Judge denies limited gag order request in Trump documents case




By Alan Feuer


A federal judge on Tuesday temporarily denied a request by prosecutors to bar former President Donald Trump from making statements that might endanger law enforcement agents working on the case in which he stands accused of illegally holding on to classified documents after he left office.


The decision by the judge, Aileen Cannon, was made solely on the procedural grounds that prosecutors working for the special counsel, Jack Smith, had failed to properly inform Trump’s lawyers before making their request. It left open the possibility that the prosecution could try again to restrict Trump’s remarks about the agents if it follows the procedural rules.


As part of her decision, Cannon also temporarily denied an attempt by Trump’s legal team to push back against the government. Trump’s lawyers had filed a counter-motion seeking to have the prosecutors’ request stricken from the record and to have sanctions imposed on Smith and his deputies for failing to follow the proper procedure.


Even though Cannon’s ruling rebuked Smith for having ignored “professional courtesy” by failing to properly follow the process for informing defense lawyers of its request, it left the underlying issues in the whirlwind spat untouched.
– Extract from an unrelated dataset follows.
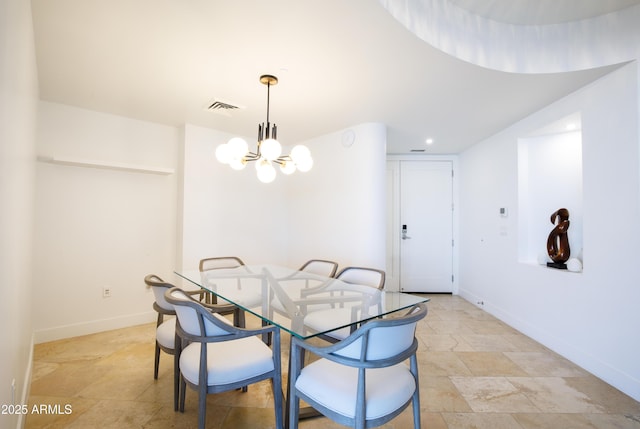 dining room featuring a notable chandelier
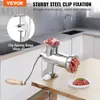 A stainless steel meat grinder is shown on a wooden table in a kitchen setting. It is actively grinding meat, with some meat in the hopper and ground meat on a plate. Náhľad obrázku produktu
Those remain largely where they stood when the dispute between the defense and prosecution began on Friday evening.


It was then, at the start of the holiday weekend, that Smith’s prosecutors asked Cannon to undertake a dramatic new step in the case: to revise the conditions of Trump’s release to keep him from making any public statements that could threaten or otherwise harm the FBI agents working on the classified documents case.


The request came after Trump claimed in social media and fundraising appeals, without basis, that the bureau had authorized agents to kill him during their August 2022 search of Mar-a-Lago, his private club and residence in Florida.


Prosecutors asserted to Cannon that the former president’s remarks — including one in which he falsely claimed that agents were “locked & loaded ready to take me out” — were a “grossly misleading” misinterpretation of an FBI operational plan for the search.


The request by Smith marked the first time that prosecutors had requested anything resembling a gag order in the classified documents case. Trump is facing gag orders in two of his other criminal proceedings: a federal case in Washington in which he stands accused of plotting to overturn the 2020 election and his trial in Manhattan on charges of covering up a hush money payment to a porn actress made on the eve of the 2016 election.